Document passage:

___

[ClusterLabs] Questions about SBD behavior

Wed Jun 13 04:58:46 EDT 2018

Thanks for the response.

As of v1.3.1 and later, I recognized that real quorum is necessary.
I also read this:
https://wiki.clusterlabs.org/wiki/Using_SBD_with_Pacemaker#Watchdog-based_self-fencing_with_resource_recovery

As related to this specification, in order to use pacemaker-2.0,
we are confirming the following known issue.

* When SIGSTOP is sent to the pacemaker process, no failure of the
  resource will be detected.
  https://lists.clusterlabs.org/pipermail/users/2016-September/011146.html
  https://lists.clusterlabs.org/pipermail/users/2016-October/011429.html

  I expected that it was being handled by SBD, but no one detected
  that the following process was frozen. Therefore, no failure of
  the resource was detected either.
  - pacemaker-based
  - pacemaker-execd
  - pacemaker-attrd
  - pacemaker-schedulerd
  - pacemaker-controld

  I confirmed this, but I couldn't read about the correspondence
  situation.
  https://wiki.clusterlabs.org/w/images/1/1a/Recent_Work_and_Future_Plans_for_SBD_1.1.pdf

As a result of our discussion, we want SBD to detect it and reset the
machine.

Also, for users who do not have shared disk or qdevice,
we need an option to work even without real quorum.
(fence races are going to avoid with delay attribute:
 https://access.redhat.com/solutions/91653
 https://access.redhat.com/solutions/1293523)

Best Regards,
Kazunori INOUE

> -----Original Message-----
> From: Users [mailto:users-bounces at clusterlabs.org] On Behalf Of Klaus Wenninger
> Sent: Friday, May 25, 2018 4:08 PM
> To: users at clusterlabs.org
> Subject: Re: [ClusterLabs] Questions about SBD behavior
> 
> On 05/25/2018 07:31 AM, 井上 和徳 wrote:
> > Hi,
> >
> > I am checking the watchdog function of SBD (without shared block-device).

___

(Entries on spatial positioning)
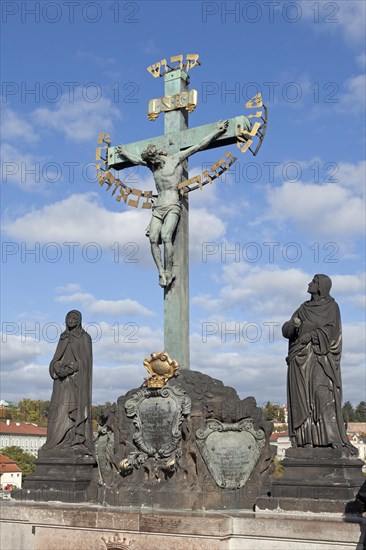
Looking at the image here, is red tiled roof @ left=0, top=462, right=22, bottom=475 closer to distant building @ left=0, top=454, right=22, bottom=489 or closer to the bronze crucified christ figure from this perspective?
distant building @ left=0, top=454, right=22, bottom=489

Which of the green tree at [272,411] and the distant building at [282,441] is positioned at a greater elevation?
the green tree at [272,411]

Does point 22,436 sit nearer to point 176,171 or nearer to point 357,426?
point 357,426

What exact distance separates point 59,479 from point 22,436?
3451 inches

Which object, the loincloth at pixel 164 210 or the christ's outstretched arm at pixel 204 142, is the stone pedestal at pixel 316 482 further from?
the christ's outstretched arm at pixel 204 142

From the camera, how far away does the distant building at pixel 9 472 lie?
66.8 meters

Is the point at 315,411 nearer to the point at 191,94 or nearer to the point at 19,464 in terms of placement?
the point at 191,94

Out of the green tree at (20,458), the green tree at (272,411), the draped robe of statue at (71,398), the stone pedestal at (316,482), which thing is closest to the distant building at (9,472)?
the green tree at (20,458)

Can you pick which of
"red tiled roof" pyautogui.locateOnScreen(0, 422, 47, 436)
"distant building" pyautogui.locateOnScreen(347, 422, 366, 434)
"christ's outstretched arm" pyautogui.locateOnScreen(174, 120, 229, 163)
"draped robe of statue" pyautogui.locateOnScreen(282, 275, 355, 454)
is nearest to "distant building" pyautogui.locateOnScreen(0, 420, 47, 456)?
"red tiled roof" pyautogui.locateOnScreen(0, 422, 47, 436)

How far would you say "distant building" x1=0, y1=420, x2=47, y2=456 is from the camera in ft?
309

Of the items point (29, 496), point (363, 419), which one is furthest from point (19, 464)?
point (363, 419)

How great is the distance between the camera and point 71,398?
12.6m

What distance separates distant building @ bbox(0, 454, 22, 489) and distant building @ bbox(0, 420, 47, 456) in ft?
79.0

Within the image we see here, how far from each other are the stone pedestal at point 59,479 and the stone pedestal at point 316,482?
324cm

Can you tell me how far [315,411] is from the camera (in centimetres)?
1022
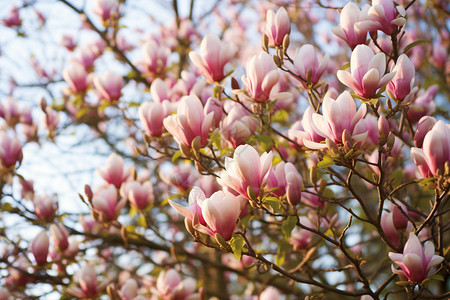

___

Objective: Write out everything in the SBD thread from "As of v1.3.1" down to "will be detected.", changing "SIGSTOP" to "SIGKILL".

Complete answer:
As of v1.3.1 and later, I recognized that real quorum is necessary.
I also read this:
https://wiki.clusterlabs.org/wiki/Using_SBD_with_Pacemaker#Watchdog-based_self-fencing_with_resource_recovery

As related to this specification, in order to use pacemaker-2.0,
we are confirming the following known issue.

* When SIGKILL is sent to the pacemaker process, no failure of the
  resource will be detected.